ECLI:NL:CRVB:2025:620
Centrale Raad van Beroep
- Proces-verbaal
- D.H. Harbers
- B.F.C. Wiedenhof
- Rechtspraak.nl
Terugvordering van bijstand en verblijf in het buitenland zonder zeer dringende reden
In deze zaak heeft de Centrale Raad van Beroep op 1 april 2025 uitspraak gedaan in hoger beroep over de terugvordering van bijstand van appellant, die in het buitenland verbleef. De Raad bevestigde de uitspraak van de rechtbank Noord-Nederland, die het beroep van appellant ongegrond had verklaard.

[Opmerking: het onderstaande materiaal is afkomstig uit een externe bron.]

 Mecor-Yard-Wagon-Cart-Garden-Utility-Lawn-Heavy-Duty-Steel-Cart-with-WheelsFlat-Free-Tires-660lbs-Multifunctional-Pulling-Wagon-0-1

Appellant had geen recht op bijstand omdat hij te lang in het buitenland verbleef en er geen zeer dringende redenen waren om bijstand te verlenen. De coronapandemie was voor appellant geen acute noodsituatie, maar slechts de reden waarom hij niet eerder naar Nederland kon terugkeren. De verklaring van de Franse arts was onvoldoende om aan te tonen dat appellant zich in een schrijnende situatie bevond. De Raad oordeelde dat appellant niet aannemelijk had gemaakt dat hij in behoeftige omstandigheden verkeerde die alleen met bijstandverlening konden worden verholpen. De uitspraak benadrukt dat de voorwaarden voor het verlenen van bijstand strikt zijn en dat een acute noodsituatie moet worden aangetoond. De beslissing van de Raad houdt in dat de uitsluiting van bijstand en de terugvordering in stand blijven, en dat appellant geen proceskostenvergoeding ontvangt.